#### [Input data]

☆ ☆ ☆ ☆

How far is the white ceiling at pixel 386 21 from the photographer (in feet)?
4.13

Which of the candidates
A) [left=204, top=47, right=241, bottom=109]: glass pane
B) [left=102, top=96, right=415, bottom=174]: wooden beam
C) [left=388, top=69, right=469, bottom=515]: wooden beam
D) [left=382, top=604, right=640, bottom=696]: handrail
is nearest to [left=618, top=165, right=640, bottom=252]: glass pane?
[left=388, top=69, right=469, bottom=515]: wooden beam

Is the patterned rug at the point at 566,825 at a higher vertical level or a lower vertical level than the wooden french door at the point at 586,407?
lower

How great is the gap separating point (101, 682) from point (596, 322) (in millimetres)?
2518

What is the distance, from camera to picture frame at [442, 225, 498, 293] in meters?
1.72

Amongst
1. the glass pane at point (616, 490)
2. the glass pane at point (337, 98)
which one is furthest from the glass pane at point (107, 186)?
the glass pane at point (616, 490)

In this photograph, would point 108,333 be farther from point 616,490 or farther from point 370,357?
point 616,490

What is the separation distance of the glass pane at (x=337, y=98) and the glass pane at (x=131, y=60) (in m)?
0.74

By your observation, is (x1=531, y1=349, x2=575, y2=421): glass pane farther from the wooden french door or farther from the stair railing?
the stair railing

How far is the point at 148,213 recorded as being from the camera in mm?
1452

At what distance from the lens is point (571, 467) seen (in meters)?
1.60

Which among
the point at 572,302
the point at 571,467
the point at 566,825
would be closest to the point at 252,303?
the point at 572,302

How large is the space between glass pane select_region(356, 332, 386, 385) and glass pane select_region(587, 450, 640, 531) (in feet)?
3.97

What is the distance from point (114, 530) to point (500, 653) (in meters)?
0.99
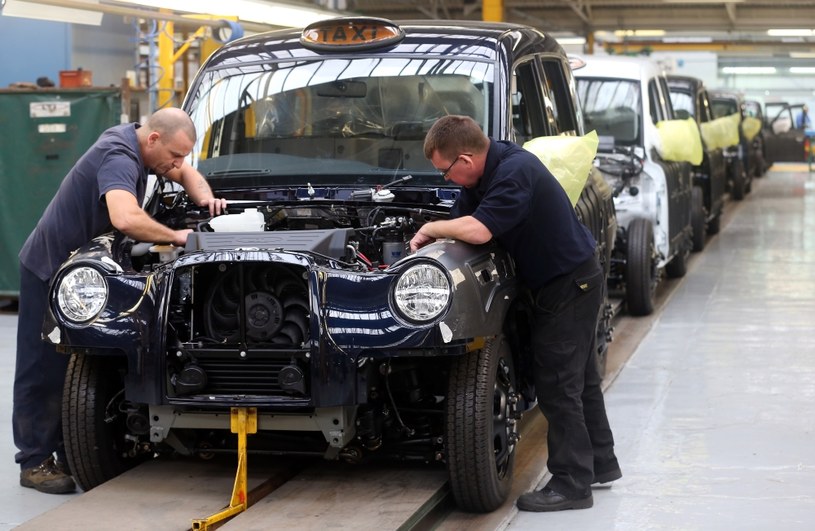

☆ ☆ ☆ ☆

#### [Problem statement]
Select every line in the items above that contains the word "pane", matching case exactly, and copy each such line in full.

#### [Output of the task]
A) [left=204, top=47, right=241, bottom=109]: glass pane
is nearest to [left=618, top=165, right=640, bottom=252]: glass pane?
1. the glass pane at point (616, 490)
2. the glass pane at point (337, 98)
which one is furthest from the glass pane at point (107, 186)?
the glass pane at point (616, 490)
What is the separation distance of the glass pane at (x=337, y=98) and the glass pane at (x=131, y=60) (in m)?
By your observation, is (x1=531, y1=349, x2=575, y2=421): glass pane farther from the wooden french door or farther from the stair railing?
How large is the space between glass pane select_region(356, 332, 386, 385) and glass pane select_region(587, 450, 640, 531) (in feet)?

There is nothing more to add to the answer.